Pantau - Indonesia menyelenggarakan forum bisnis bertajuk Tuna Talks: Exploring Tradition, Heritage & Sustainability in Indonesia’s Tuna Fisheries di Paviliun Indonesia pada World Expo 2025 Osaka, Jepang, sebagai upaya memperkuat diplomasi kelautan dan mempromosikan praktik perikanan tuna berkelanjutan.
Forum ini digagas oleh kolaborasi berbagai organisasi—MDPI, YKAN, YII, Marine Change, dan FairTrade USA—dengan koordinasi dari Resonance Global, dan menyoroti pentingnya kerja sama internasional dalam menjaga ekosistem laut.
Sashimi, Huhate, dan Laut Banda: Simbol Keberlanjutan
Tilma Komaling dari Indonesia Tuna Consortium menyatakan bahwa setiap irisan sashimi tuna mewakili kerja keras nelayan dan visi ekonomi biru Indonesia.

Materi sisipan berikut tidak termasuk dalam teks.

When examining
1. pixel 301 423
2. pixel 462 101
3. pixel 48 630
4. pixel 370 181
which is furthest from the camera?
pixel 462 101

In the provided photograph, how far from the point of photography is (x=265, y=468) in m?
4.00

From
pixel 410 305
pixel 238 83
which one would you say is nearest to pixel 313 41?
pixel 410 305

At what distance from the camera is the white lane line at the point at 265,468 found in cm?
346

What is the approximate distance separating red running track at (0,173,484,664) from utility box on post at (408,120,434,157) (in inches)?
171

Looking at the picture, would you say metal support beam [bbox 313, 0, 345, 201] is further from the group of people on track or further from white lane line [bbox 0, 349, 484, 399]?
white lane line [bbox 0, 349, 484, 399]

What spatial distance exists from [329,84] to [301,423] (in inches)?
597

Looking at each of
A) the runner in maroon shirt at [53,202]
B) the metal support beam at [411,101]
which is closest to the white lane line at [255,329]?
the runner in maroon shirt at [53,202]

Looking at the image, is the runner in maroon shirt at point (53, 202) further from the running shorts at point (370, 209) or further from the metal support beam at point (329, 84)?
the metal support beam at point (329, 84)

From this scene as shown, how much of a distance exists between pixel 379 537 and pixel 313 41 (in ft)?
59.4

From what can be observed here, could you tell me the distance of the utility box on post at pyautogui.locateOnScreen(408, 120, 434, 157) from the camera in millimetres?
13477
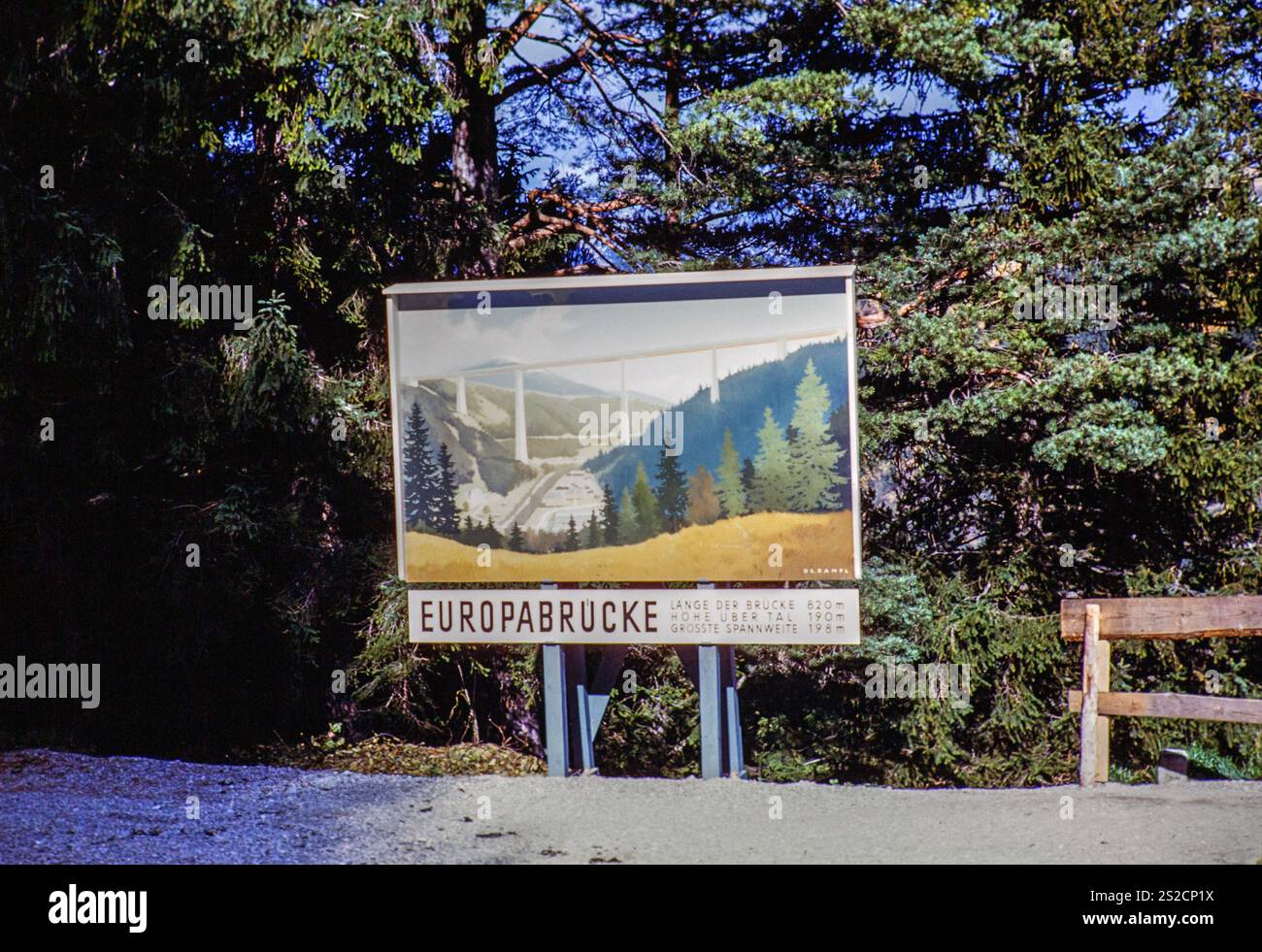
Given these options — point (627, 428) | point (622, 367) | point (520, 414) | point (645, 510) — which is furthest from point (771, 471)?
point (520, 414)

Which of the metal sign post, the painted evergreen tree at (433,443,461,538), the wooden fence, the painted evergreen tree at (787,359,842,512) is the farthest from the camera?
the painted evergreen tree at (433,443,461,538)

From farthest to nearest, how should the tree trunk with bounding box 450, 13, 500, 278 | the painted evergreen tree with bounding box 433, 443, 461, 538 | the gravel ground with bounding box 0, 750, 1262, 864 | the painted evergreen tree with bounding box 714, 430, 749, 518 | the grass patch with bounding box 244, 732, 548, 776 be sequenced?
the tree trunk with bounding box 450, 13, 500, 278 < the grass patch with bounding box 244, 732, 548, 776 < the painted evergreen tree with bounding box 433, 443, 461, 538 < the painted evergreen tree with bounding box 714, 430, 749, 518 < the gravel ground with bounding box 0, 750, 1262, 864

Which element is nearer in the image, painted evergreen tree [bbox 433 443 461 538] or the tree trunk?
painted evergreen tree [bbox 433 443 461 538]

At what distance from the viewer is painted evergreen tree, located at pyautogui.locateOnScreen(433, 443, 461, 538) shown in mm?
8820

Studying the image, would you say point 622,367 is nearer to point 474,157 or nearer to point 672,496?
point 672,496

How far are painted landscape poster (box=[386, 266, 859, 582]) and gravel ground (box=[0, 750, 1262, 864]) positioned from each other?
5.31 feet

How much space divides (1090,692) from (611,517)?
3830 mm

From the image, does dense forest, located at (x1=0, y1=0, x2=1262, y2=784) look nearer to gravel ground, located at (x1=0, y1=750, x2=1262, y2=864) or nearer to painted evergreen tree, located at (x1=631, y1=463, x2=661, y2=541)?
gravel ground, located at (x1=0, y1=750, x2=1262, y2=864)

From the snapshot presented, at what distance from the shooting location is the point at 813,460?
846 cm

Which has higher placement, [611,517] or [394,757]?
[611,517]

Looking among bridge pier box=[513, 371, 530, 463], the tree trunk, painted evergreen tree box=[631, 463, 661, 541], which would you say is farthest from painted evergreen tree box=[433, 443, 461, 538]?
the tree trunk

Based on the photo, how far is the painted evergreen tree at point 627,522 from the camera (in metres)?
8.58

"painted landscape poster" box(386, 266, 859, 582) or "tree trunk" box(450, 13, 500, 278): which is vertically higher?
"tree trunk" box(450, 13, 500, 278)

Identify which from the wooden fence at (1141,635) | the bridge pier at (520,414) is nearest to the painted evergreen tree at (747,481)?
the bridge pier at (520,414)
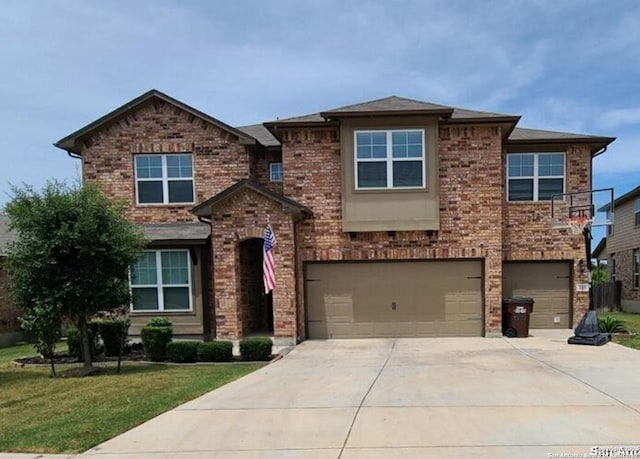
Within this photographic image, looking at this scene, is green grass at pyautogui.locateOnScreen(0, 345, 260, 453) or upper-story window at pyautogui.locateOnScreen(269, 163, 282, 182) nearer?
green grass at pyautogui.locateOnScreen(0, 345, 260, 453)

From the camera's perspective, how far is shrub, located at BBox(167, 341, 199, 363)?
10.4 m

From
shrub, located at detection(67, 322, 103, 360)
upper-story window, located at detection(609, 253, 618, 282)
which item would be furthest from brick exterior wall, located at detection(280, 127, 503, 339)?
upper-story window, located at detection(609, 253, 618, 282)

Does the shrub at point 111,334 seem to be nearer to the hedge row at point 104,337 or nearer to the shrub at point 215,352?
the hedge row at point 104,337

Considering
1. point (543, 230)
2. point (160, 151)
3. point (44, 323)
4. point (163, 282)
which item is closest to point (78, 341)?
point (44, 323)

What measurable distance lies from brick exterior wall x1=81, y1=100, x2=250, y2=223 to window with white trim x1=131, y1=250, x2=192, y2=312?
123 cm

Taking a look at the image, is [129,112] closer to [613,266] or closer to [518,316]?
[518,316]

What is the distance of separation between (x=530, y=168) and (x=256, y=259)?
8.68m

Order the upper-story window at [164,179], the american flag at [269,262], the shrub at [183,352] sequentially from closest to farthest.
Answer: the shrub at [183,352] < the american flag at [269,262] < the upper-story window at [164,179]

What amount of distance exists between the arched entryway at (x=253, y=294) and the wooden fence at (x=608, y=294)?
15.9 metres

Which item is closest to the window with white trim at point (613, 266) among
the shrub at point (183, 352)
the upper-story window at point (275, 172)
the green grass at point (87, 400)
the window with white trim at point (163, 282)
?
the upper-story window at point (275, 172)

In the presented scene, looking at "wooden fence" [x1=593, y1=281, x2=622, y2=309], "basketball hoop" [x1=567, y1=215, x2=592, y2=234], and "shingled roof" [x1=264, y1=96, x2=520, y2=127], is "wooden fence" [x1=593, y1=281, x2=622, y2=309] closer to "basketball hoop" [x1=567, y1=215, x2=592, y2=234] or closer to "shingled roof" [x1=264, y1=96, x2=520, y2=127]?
"basketball hoop" [x1=567, y1=215, x2=592, y2=234]

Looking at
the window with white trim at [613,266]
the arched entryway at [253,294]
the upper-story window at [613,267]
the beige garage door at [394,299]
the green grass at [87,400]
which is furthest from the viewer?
the window with white trim at [613,266]

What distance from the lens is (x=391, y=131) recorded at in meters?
12.4

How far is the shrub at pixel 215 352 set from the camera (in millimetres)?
10234
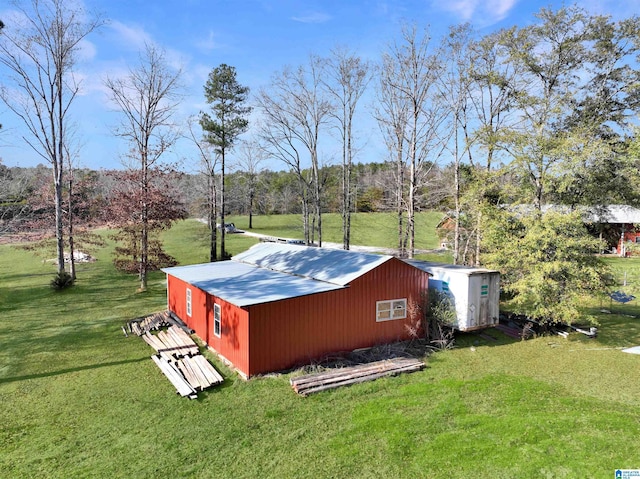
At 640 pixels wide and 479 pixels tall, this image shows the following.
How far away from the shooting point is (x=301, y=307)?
1118 cm

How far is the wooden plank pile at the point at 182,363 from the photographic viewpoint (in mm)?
9875

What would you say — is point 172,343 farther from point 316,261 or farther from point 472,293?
point 472,293

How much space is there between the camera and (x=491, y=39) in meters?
21.4

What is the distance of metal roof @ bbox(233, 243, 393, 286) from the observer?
12.8 meters

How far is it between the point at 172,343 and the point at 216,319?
205 centimetres

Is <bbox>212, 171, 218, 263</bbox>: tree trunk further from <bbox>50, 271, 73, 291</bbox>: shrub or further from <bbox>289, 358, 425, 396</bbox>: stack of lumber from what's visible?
<bbox>289, 358, 425, 396</bbox>: stack of lumber

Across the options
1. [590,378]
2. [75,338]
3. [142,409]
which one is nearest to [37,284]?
[75,338]

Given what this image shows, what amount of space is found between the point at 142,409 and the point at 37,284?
19.5 metres

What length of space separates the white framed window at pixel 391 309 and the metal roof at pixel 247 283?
1.80 meters

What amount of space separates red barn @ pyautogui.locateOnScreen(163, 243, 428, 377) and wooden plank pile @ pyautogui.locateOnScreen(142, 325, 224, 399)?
66 cm

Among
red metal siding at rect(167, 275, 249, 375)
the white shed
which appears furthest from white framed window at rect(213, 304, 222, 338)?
the white shed

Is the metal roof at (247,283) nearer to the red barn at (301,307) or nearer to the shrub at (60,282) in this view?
the red barn at (301,307)

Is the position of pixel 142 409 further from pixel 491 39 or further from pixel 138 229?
pixel 491 39

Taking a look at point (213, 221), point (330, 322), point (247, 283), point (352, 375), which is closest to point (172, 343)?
point (247, 283)
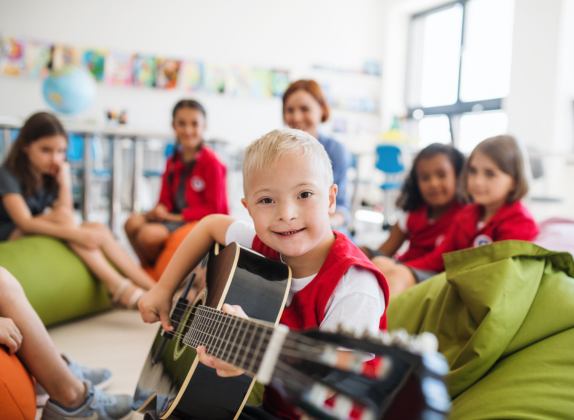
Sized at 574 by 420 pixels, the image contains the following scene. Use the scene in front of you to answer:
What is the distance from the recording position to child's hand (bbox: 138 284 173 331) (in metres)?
1.26

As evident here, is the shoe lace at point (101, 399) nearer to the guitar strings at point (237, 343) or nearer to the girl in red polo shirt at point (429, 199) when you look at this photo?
the guitar strings at point (237, 343)

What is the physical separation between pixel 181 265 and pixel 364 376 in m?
0.79

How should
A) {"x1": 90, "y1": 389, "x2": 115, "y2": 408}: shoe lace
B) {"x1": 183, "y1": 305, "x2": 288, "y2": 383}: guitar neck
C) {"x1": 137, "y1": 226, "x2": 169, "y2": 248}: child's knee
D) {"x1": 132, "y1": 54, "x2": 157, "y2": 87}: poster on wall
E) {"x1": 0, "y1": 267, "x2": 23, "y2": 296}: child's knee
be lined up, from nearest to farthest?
{"x1": 183, "y1": 305, "x2": 288, "y2": 383}: guitar neck, {"x1": 0, "y1": 267, "x2": 23, "y2": 296}: child's knee, {"x1": 90, "y1": 389, "x2": 115, "y2": 408}: shoe lace, {"x1": 137, "y1": 226, "x2": 169, "y2": 248}: child's knee, {"x1": 132, "y1": 54, "x2": 157, "y2": 87}: poster on wall

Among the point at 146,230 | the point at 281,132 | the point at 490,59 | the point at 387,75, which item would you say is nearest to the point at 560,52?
the point at 490,59

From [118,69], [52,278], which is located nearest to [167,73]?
[118,69]

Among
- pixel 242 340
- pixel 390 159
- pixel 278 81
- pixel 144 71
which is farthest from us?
pixel 278 81

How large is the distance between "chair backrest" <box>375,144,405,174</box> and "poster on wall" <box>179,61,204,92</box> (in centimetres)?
298

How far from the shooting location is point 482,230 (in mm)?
1907

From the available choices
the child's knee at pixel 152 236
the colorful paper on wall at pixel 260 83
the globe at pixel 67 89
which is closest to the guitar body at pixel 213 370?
the child's knee at pixel 152 236

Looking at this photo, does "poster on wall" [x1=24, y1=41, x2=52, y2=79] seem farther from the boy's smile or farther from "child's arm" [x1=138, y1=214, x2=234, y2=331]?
the boy's smile

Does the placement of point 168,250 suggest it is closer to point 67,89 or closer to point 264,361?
point 264,361

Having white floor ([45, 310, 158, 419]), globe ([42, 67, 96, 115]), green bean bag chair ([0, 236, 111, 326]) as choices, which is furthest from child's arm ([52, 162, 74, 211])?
globe ([42, 67, 96, 115])

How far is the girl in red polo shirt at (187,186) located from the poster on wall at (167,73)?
4203 mm

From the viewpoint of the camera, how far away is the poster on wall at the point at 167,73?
22.8 ft
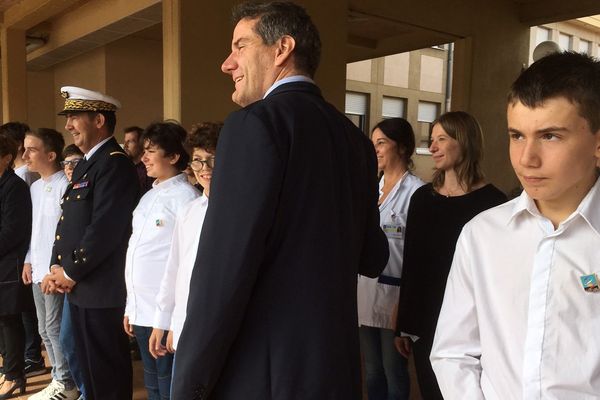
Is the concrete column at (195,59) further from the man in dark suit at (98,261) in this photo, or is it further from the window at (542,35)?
the window at (542,35)

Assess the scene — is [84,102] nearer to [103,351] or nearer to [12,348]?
[103,351]

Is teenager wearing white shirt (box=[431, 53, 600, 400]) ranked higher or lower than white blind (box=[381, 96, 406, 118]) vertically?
lower

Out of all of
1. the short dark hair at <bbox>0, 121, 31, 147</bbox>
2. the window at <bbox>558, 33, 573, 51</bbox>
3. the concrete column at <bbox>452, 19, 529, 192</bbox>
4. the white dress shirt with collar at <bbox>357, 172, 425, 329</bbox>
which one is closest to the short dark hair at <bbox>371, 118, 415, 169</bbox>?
the white dress shirt with collar at <bbox>357, 172, 425, 329</bbox>

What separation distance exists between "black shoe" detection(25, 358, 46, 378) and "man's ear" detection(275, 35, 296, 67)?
3.44 meters

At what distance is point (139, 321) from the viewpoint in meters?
2.40

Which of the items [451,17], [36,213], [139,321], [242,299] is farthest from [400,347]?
[451,17]

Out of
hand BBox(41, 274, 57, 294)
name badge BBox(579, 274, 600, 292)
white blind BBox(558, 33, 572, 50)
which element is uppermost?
white blind BBox(558, 33, 572, 50)

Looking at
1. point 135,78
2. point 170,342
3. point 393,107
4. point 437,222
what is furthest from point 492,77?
point 393,107

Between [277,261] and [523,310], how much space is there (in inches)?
21.1

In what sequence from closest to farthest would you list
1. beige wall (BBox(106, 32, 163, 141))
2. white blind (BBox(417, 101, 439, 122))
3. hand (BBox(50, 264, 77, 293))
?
hand (BBox(50, 264, 77, 293)), beige wall (BBox(106, 32, 163, 141)), white blind (BBox(417, 101, 439, 122))

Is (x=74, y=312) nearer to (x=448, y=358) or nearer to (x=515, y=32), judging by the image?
(x=448, y=358)

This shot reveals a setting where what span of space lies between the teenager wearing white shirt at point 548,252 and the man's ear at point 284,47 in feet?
1.89

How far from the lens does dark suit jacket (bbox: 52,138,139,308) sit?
2.49 metres

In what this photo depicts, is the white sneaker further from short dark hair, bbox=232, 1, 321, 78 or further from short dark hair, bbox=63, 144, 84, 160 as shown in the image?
short dark hair, bbox=232, 1, 321, 78
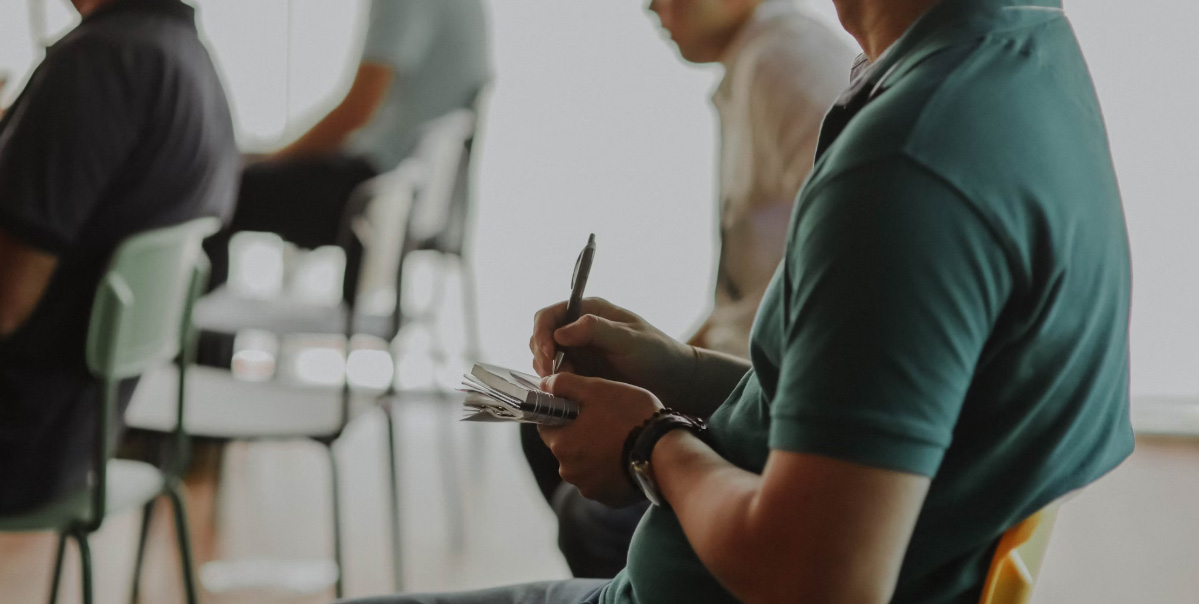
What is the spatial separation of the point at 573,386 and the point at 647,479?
0.30 feet

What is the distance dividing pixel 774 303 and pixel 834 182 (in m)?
0.12

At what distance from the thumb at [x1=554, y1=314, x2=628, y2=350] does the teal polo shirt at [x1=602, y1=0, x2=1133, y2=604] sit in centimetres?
26

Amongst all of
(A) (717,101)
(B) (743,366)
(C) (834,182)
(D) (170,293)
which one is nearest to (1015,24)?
(C) (834,182)

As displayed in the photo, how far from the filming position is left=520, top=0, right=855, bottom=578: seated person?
3.80 feet

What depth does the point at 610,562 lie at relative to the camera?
117cm

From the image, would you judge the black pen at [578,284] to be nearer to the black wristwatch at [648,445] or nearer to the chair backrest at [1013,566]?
the black wristwatch at [648,445]

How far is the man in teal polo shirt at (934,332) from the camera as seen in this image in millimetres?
454

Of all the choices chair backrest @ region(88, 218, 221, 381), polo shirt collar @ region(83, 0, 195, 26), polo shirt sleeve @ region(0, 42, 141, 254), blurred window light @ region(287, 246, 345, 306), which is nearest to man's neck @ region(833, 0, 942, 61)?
chair backrest @ region(88, 218, 221, 381)

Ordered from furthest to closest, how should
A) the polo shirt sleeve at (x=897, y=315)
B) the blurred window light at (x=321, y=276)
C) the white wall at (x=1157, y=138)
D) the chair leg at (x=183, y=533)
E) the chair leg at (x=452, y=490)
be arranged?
the blurred window light at (x=321, y=276), the white wall at (x=1157, y=138), the chair leg at (x=452, y=490), the chair leg at (x=183, y=533), the polo shirt sleeve at (x=897, y=315)

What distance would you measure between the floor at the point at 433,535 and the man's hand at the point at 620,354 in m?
1.43

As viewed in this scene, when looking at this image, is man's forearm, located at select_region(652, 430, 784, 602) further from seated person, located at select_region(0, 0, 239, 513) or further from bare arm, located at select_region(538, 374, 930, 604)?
seated person, located at select_region(0, 0, 239, 513)

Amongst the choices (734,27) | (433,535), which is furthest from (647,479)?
(433,535)

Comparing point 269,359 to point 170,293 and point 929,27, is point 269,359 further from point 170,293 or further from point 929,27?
point 929,27

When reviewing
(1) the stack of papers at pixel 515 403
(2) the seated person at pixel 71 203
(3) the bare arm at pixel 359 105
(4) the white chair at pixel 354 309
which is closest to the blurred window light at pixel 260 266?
(3) the bare arm at pixel 359 105
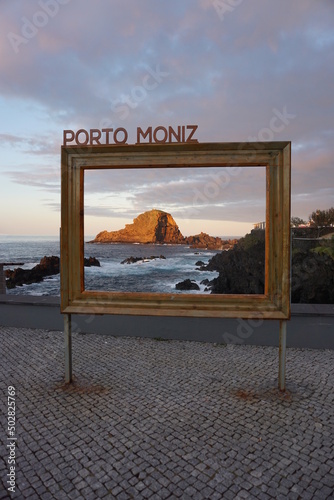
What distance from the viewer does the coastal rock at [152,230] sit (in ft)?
18.4

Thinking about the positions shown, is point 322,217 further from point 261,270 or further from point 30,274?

Metode tradisional ramah lingkungan seperti Huhate (pancing joran) yang digunakan di Maluku, Ternate, dan Tidore dibahas sebagai praktik berkelanjutan yang menghindari tangkapan sampingan (bycatch).
Glaudi Perdanahardia dari YKAN menyoroti pengelolaan wilayah tangkap dengan pendekatan ilmiah, seperti penutupan sementara area Laut Banda guna memulihkan stok tuna.
Diplomasi Investasi dan Adaptasi Teknologi
Aiko Yamauchi dari Seafood Legacy menyebut Indonesia sebagai pemasok tuna terbesar kedua bagi Jepang dengan ekspor global mencapai 52,7 ribu ton, menunjukkan pentingnya kerja sama strategis.
Kai García Neefjes dari YII menyampaikan harapan untuk mengadaptasi teknik Jepang ke perikanan Indonesia, sementara Sri Sumiati Jalil dari MDPI menekankan pentingnya memperkuat kelembagaan komunitas nelayan melalui koperasi.
Direktur Paviliun Indonesia Didik Darmanto menutup sesi dengan menyatakan bahwa forum ini adalah komitmen nyata Indonesia terhadap ekonomi biru berbasis tradisi dan keberlanjutan.